▸ 短文:
===============

第二章 青春岁月
移居广州(1932—1935)
离开了广州5年多,杨家已经不在之前芳草街住处,改在东山居住。《新广州概览》称:“东山本为郊外一村落,以广九铁路经此入市,欧美侨民有在铁路附近卜居者。民国以来,建筑西式房舍者日众,遂成富丽之区。”当时有很多像杨宗炯一类的政府官员在此居住,如离杨家不远的寺贝通津42号,就是国民革命时任海军造船总监、现为第一舰队司令部技正伍景英的府邸——隅园。
杨槱刚刚读完金陵中学初中二年级,寒假一过他就要升读初三,但因为淞沪战争的耽搁,他错过了“春季始业”,亦即春季学期的开始。不久,暑假来临,杨槱准备直接考高中。恰好,离杨家不远的培正中学办了一个初中毕业会考培训班,把初三的主要课程重点梳理一遍。杨槱于是前往学习,用了一个月的时间完成了初三的课程,然后就去参加毕业会考。由于基础较好,杨槱最终的成绩还不错,考上了培正中学的高中部。
与金陵中学不同,广州培正中学从一开始就是华人自办的学校。1889年(光绪十五年),浸信会开明人士廖德山、冯景谦、李济良等倡议并筹措资金,开办了一所私塾,即培正书塾以倡新学,并可使学生入学时无须拜孔子。1903年,书塾改称为“培正学堂”;1907年,学生人数日增,乃于广州东山购地建新校舍。1918年,留学美国的教育学硕士黄启明(1887—1939)任校长,他多次前往南洋、美洲募捐,学校规模日益增大。1928年,培正正式改名为“私立广州培正中学校”,并设有附属初小、附属高小和附属女小。杨槱来到培正中学读高中时,黄启明校长正在任上,他对黄校长印象颇深:“他每年一定要花时间到海外去募集捐款,所以培正一个很主要的教学楼,就是美洲堂。有个宿舍,叫澳洲宿舍。”1929年10月,“美洲华侨纪念堂”建成;1932年2月,“澳洲华侨纪念宿舍”全部落成。两座建筑均新建成不久,因而多年以后,杨槱对此记忆犹新。

===============

▸ 数据记录:
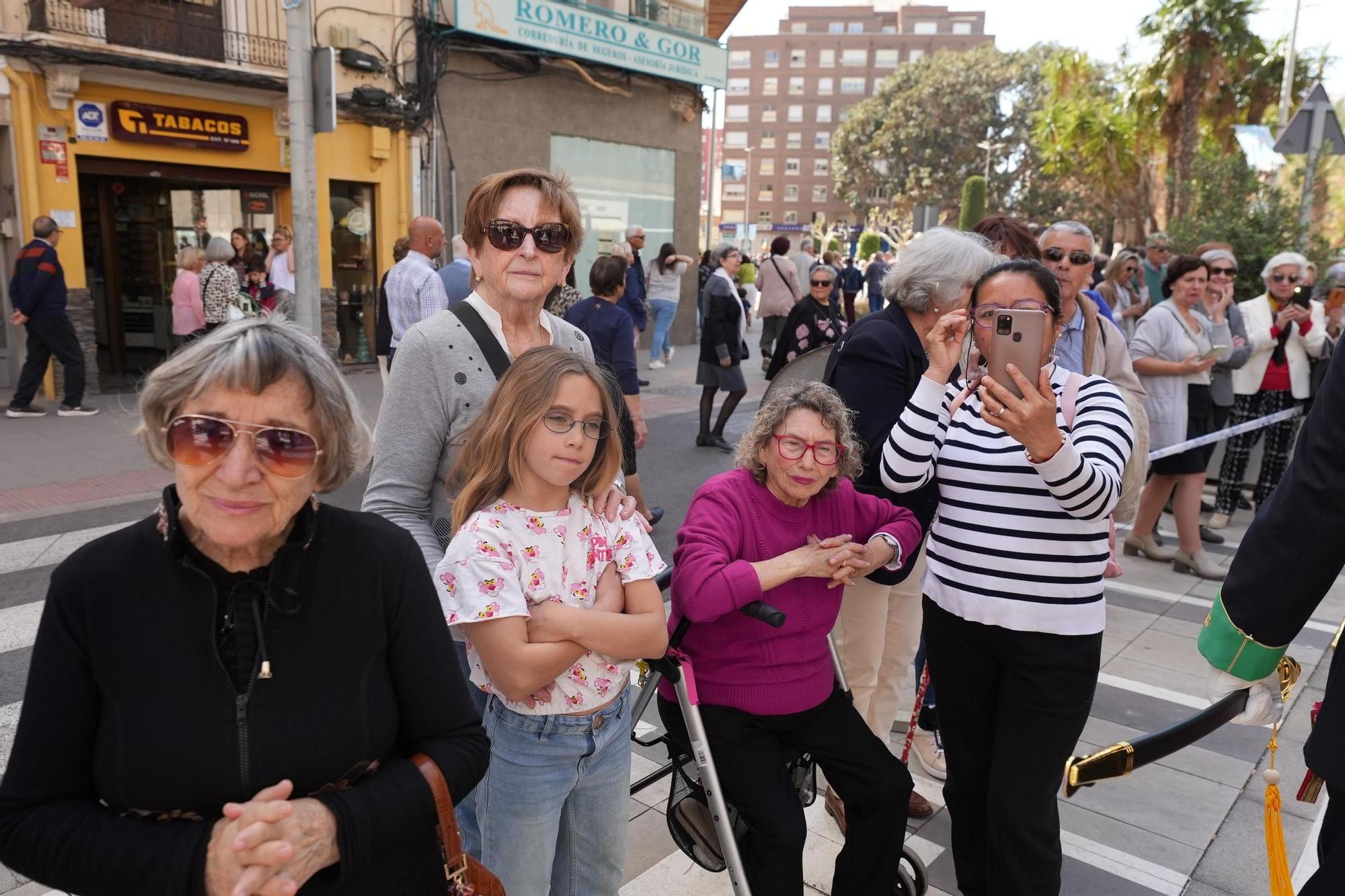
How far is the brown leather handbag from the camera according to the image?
160cm

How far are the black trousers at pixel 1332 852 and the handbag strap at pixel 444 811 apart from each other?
1.41 metres

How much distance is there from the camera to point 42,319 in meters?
9.41

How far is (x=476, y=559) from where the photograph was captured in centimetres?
201

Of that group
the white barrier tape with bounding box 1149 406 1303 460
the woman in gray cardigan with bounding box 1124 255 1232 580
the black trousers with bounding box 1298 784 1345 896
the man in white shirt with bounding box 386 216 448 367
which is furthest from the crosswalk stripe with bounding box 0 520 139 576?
the woman in gray cardigan with bounding box 1124 255 1232 580

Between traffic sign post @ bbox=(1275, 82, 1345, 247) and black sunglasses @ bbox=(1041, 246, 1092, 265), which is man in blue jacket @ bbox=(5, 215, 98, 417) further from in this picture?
traffic sign post @ bbox=(1275, 82, 1345, 247)

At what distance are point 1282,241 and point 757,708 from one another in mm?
9331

===============

把短文从“离开了广州5年多,杨家已经不”到“多年以后,杨槱对此记忆犹新。”这部分重写一遍,其中的“美洲堂”改为“美洲楼”。

▸ 最终结果:
离开了广州5年多,杨家已经不在之前芳草街住处,改在东山居住。《新广州概览》称:“东山本为郊外一村落,以广九铁路经此入市,欧美侨民有在铁路附近卜居者。民国以来,建筑西式房舍者日众,遂成富丽之区。”当时有很多像杨宗炯一类的政府官员在此居住,如离杨家不远的寺贝通津42号,就是国民革命时任海军造船总监、现为第一舰队司令部技正伍景英的府邸——隅园。
杨槱刚刚读完金陵中学初中二年级,寒假一过他就要升读初三,但因为淞沪战争的耽搁,他错过了“春季始业”,亦即春季学期的开始。不久,暑假来临,杨槱准备直接考高中。恰好,离杨家不远的培正中学办了一个初中毕业会考培训班,把初三的主要课程重点梳理一遍。杨槱于是前往学习,用了一个月的时间完成了初三的课程,然后就去参加毕业会考。由于基础较好,杨槱最终的成绩还不错,考上了培正中学的高中部。
与金陵中学不同,广州培正中学从一开始就是华人自办的学校。1889年(光绪十五年),浸信会开明人士廖德山、冯景谦、李济良等倡议并筹措资金,开办了一所私塾,即培正书塾以倡新学,并可使学生入学时无须拜孔子。1903年,书塾改称为“培正学堂”;1907年,学生人数日增,乃于广州东山购地建新校舍。1918年,留学美国的教育学硕士黄启明(1887—1939)任校长,他多次前往南洋、美洲募捐,学校规模日益增大。1928年,培正正式改名为“私立广州培正中学校”,并设有附属初小、附属高小和附属女小。杨槱来到培正中学读高中时,黄启明校长正在任上,他对黄校长印象颇深:“他每年一定要花时间到海外去募集捐款,所以培正一个很主要的教学楼,就是美洲楼。有个宿舍,叫澳洲宿舍。”1929年10月,“美洲华侨纪念堂”建成;1932年2月,“澳洲华侨纪念宿舍”全部落成。两座建筑均新建成不久,因而多年以后,杨槱对此记忆犹新。